Looking back through the archives that appears to be the case. His 
patches to avoid racing are for the tree level if converter, not the RTL 
if converter.

Sigh, sorry for the confusion.  It's totally my fault.  Assuming Abe 
doesn't have a correctness case at all here, then I don't see any way 
for the code to go forward as-is since it's likely making things 
significantly worse.

>
> I can't test valgrind right now, it fails to run on my machine, but I
> guess it could adapt to allow stores slightly below the stack (maybe
> warning once)? It seems like a bit of an edge case to worry about, but
> if supporting it is critical and it can't be changed to adapt to new
> optimizations, then I think we're probably better off entirely without
> this scratchpad transformation.
>
> Alternatively I can think of a few other possible approaches which
> wouldn't require this kind of bloat:
>   * add support for allocating space in the stack redzone. That could be
>     interesting for the register allocator as well. Would help only
>     x86_64, but that's a large fraction of gcc's userbase.
>   * add support for opportunistically finding unused alignment padding
>     in the existing stack frame. Less likely to work but would produce
>     better results when it does.
>   * on embedded targets we probably don't have to worry about valgrind,
>     so do the optimal (sp - x) thing there
>   * allocate a single global as the dummy target. Might be more
>     expensive to load the address on some targets though.

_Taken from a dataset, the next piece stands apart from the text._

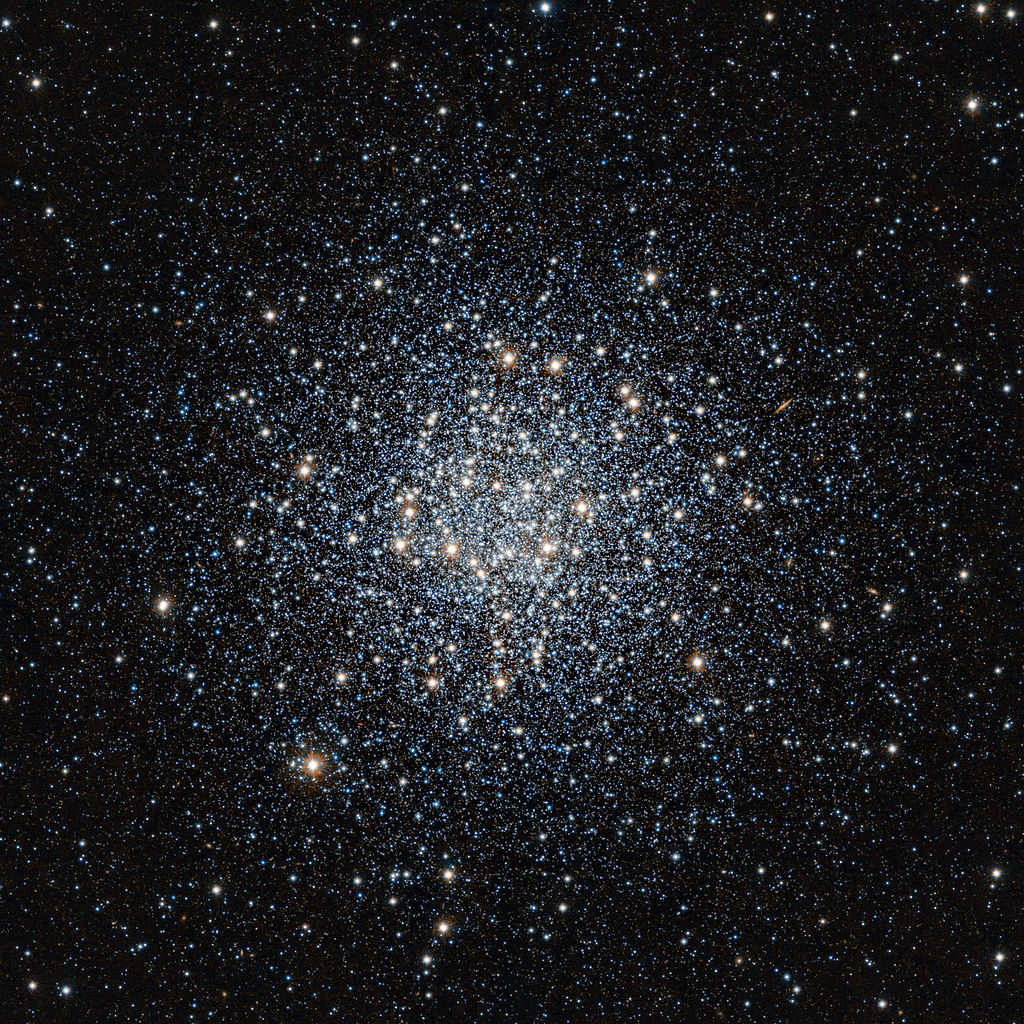 Messier 55, a large globular cluster in Sagittarius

>   * at least find a way to express costs for this transformation.
>     Difficult since you don't yet necessarily know if the function is
>     going to have a stack frame. Hence, IMO this approach is flawed.

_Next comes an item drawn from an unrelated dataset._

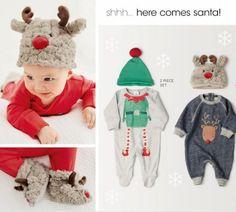 next elefen-kostüm weihnachten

>     (You'll still want cost estimates even when not allocating stuff in
>     the normal stack frame, because generated code will still execute
>     between two and four extra instructions).
One could argue these should all be on the table.  However, I tend to 
really dislike using area beyond the current stack.  I realize it's 
throw-away data, but it just seems like a bad idea to me -- even on 
embedded targets that don't support valgrind.